A chatbot might send two replies to the same message. A CRM integration might create duplicate records. A payment workflow might credit a balance twice or issue the same product twice.

Why retries are necessary

Webhook delivery should normally use an at-least-once model.

That means a sender retries delivery when it cannot confirm that the receiving system accepted the event. This is much safer than silently dropping an event after one failed attempt.

However, at-least-once delivery has an important consequence:

The receiving system must assume that the same event can arrive more than once.

A sender may retry because:

the destination returned a 5xx response;
the connection timed out;
the destination was temporarily unavailable;
the sender did not receive the response, even though the receiver processed the request;
the provider intentionally retries to protect against transient network failures.

This is normal behaviour. It is not necessarily a bug in the provider. The receiving side must be designed accordingly.

Idempotency is the protection against duplicates

The key concept is idempotency.

An idempotent operation produces the same final result whether it runs once or several times.

For webhook processing, this usually means storing the provider’s event identifier before running the business logic.
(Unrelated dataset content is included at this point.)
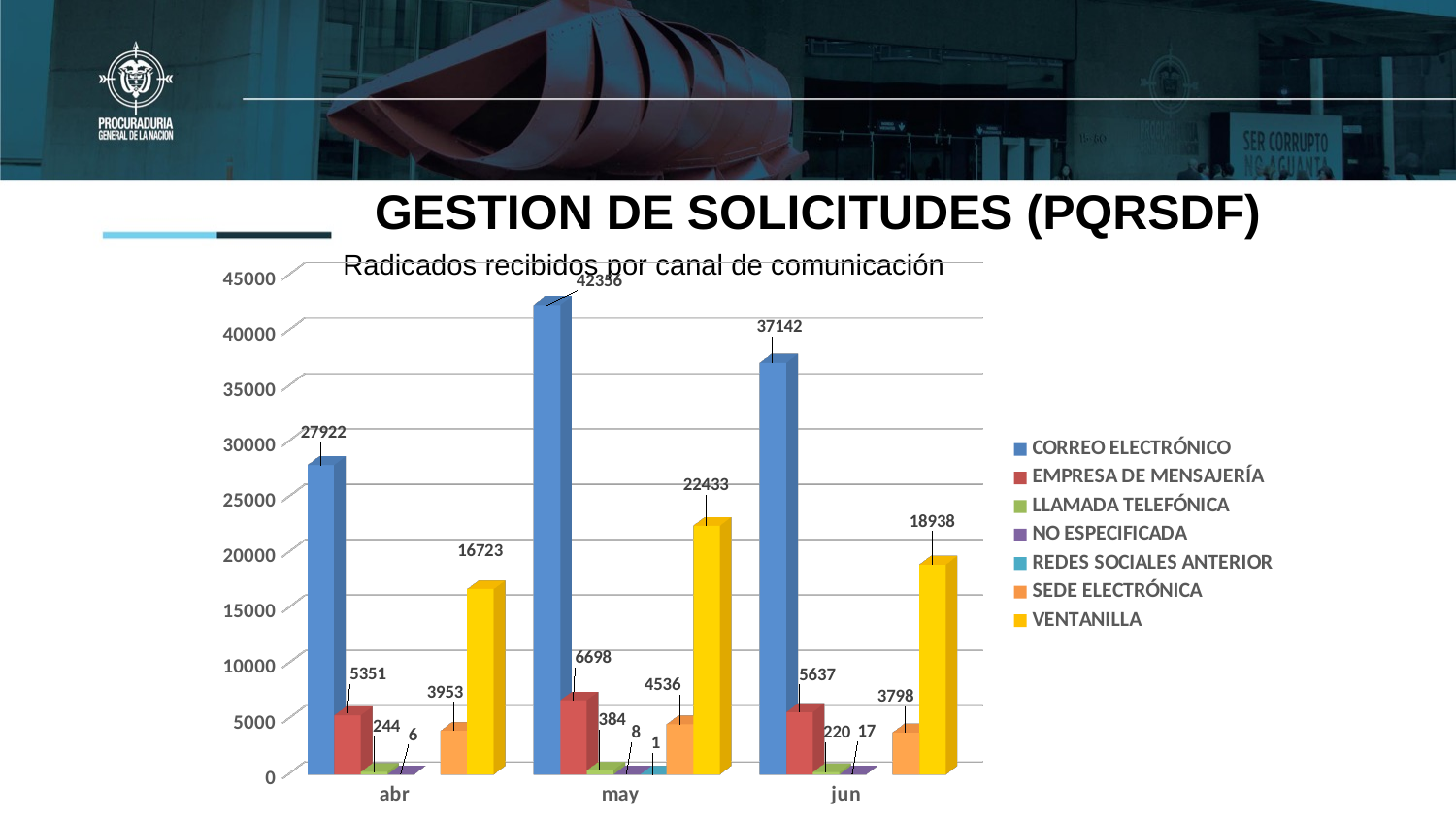
What is the value for EMPRESA DE MENSAJERÍA in abr? 5351 What kind of chart is shown? bar chart What is the value for CORREO ELECTRÓNICO in may? 42356 What is the title of the chart? Radicados recibidos por canal de comunicación In which month is the CORREO ELECTRÓNICO value highest? may What is the value for VENTANILLA in jun? 18938 How many series does the legend list? 7 Which is larger, the EMPRESA DE MENSAJERÍA value in may or in jun? may In which month is the VENTANILLA value lowest? abr What is the difference between the CORREO ELECTRÓNICO values for may and jun? 5214 How many months are shown on the x axis? 3 What is the value for SEDE ELECTRÓNICA in may? 4536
A simplified flow might look like this:

Receive webhook
        |
        v
Validate signature
        |
        v
Check event ID
        |
        +--> already processed --> return 200 OK
        |
        v
Store event ID
        |
        v
Run business logic
        |
        v
Return 200 OK

For example, if a payment provider sends an event with the ID evt_123, your application should record that ID after receiving it.

If the same event arrives again, the application should recognise it as a duplicate and avoid repeating the business operation.
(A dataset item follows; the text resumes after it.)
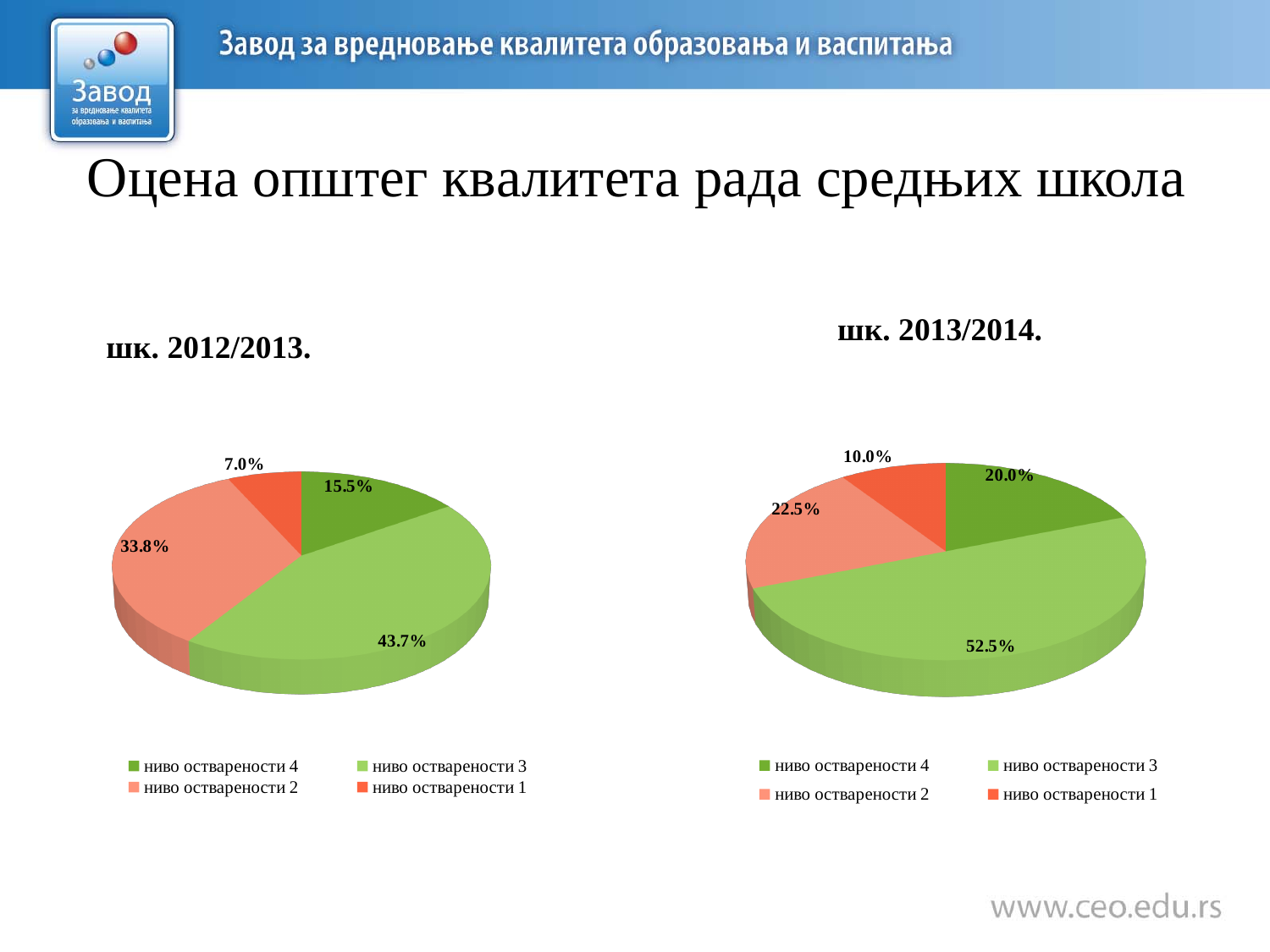
In the pie chart titled "шк. 2012/2013.", what share is labelled for "ниво остварености 2"? 33.8% In the pie chart titled "шк. 2013/2014.", which category has the largest slice? ниво остварености 3 How many slices does the pie chart titled "шк. 2013/2014." have? 4 Which is larger in the pie chart titled "шк. 2012/2013.": the share for "ниво остварености 4" or for "ниво остварености 2"? ниво остварености 2 In the pie chart titled "шк. 2013/2014.", what share is labelled for "ниво остварености 1"? 10.0% In the pie chart titled "шк. 2013/2014.", what colour is the slice for "ниво остварености 1"? Red-orange In the pie chart titled "шк. 2012/2013.", what share is labelled for "ниво остварености 3"? 43.7% What kind of chart is the chart titled "шк. 2012/2013."? Pie chart In the pie chart titled "шк. 2013/2014.", what is the difference between the shares for "ниво остварености 2" and "ниво остварености 4"? 2.5% In the pie chart titled "шк. 2012/2013.", what is the difference between the shares for "ниво остварености 3" and "ниво остварености 2"? 9.9% In the pie chart titled "шк. 2013/2014.", what share is labelled for "ниво остварености 4"? 20.0% In the pie chart titled "шк. 2012/2013.", which category has the smallest slice? ниво остварености 1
Returning 200 OK is still important: it tells the sender that the event has been safely handled, even when no additional action was needed.

Acknowledge quickly, process safely

Another useful pattern is to separate acceptance from processing.
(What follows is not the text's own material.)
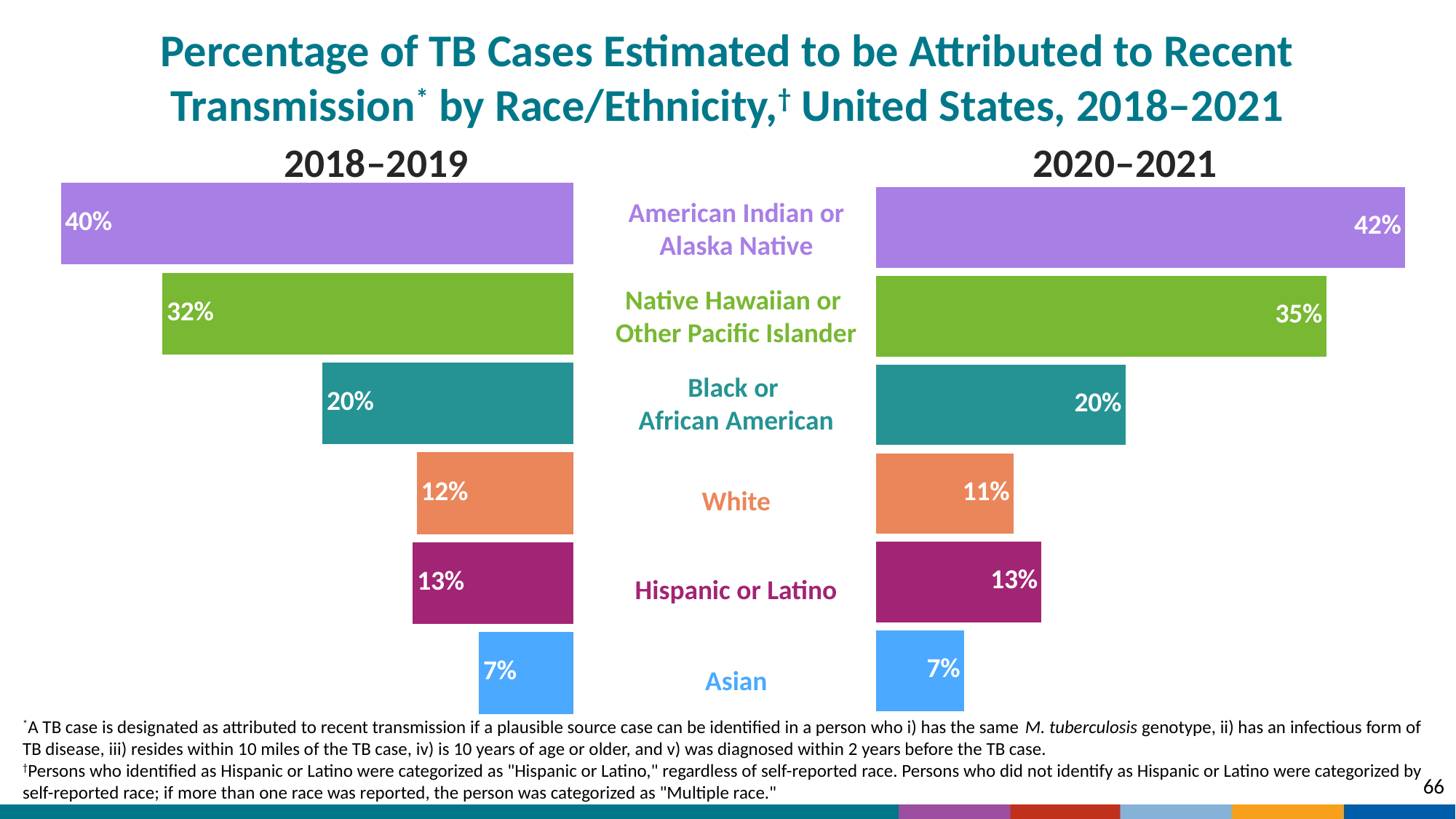
What is the difference between the 2020–2021 and 2018–2019 values for Native Hawaiian or Other Pacific Islander? 3% Is the value for American Indian or Alaska Native higher in the 2018–2019 chart or the 2020–2021 chart? 2020–2021 What type of chart is used on this slide? Bar chart In the 2018–2019 chart, which race/ethnicity group has the highest percentage? American Indian or Alaska Native In the 2020–2021 chart, which race/ethnicity group has the lowest percentage? Asian What colour is the bar for Asian in both charts? Blue How many race/ethnicity categories are shown in the 2018–2019 chart? 6 In the 2020–2021 chart, what is the value for Native Hawaiian or Other Pacific Islander? 35% In the 2020–2021 chart, what is the value for White? 11% In the 2018–2019 chart, what is the difference between the values for American Indian or Alaska Native and Native Hawaiian or Other Pacific Islander? 8% In the 2018–2019 chart, which is larger, the value for White or the value for Hispanic or Latino? Hispanic or Latino In the 2018–2019 chart, what percentage of TB cases is attributed to recent transmission for American Indian or Alaska Native persons? 40%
Instead of performing all business logic directly inside the webhook request handler, the application can:

Validate the request.
Store the event durably.
Return a successful response quickly.
Process the event asynchronously.

This reduces the risk of timeouts and makes failures easier to recover from. It also gives you a durable record of what happened, which is essential when investigating an incident.

Of course, this only works if the storage step itself is reliable. Returning 200 OK before the event has been saved somewhere durable can still cause data loss.

A practical webhook reliability checklist

A production webhook integration should answer these questions clearly:

What happens when the destination is temporarily unavailable?
Are failed deliveries retried?
How long are retries performed?
Can the same event be delivered more than once?
Does the application use event IDs or idempotency keys?
Are incoming requests stored before expensive processing starts?
Can the delivery history be inspected later?
Can a failed event be replayed safely?
During a migration, how long will the old endpoint remain available?
Can the team distinguish between an event that was never received and one that was received but failed during processing?

If these questions do not have explicit answers, reliability depends too heavily on everything going right.

And in production, everything eventually does not.

Reliability is not just an HTTP status code

Returning 200 OK is not the same as handling an event reliably.

Reliable webhook processing requires a clear delivery model, retry behaviour, idempotent business logic, durable event storage, and enough visibility to understand what happened when an incident occurs.

That is why webhook infrastructure matters.

Adal Cloud is designed to make webhook delivery predictable and observable: incoming requests are retained, delivery attempts can be inspected, failed deliveries can be retried, and stored requests can be replayed when needed.

When webhooks carry events that matter to customers, payments, or business operations, the delivery path should not be the least reliable part of the system.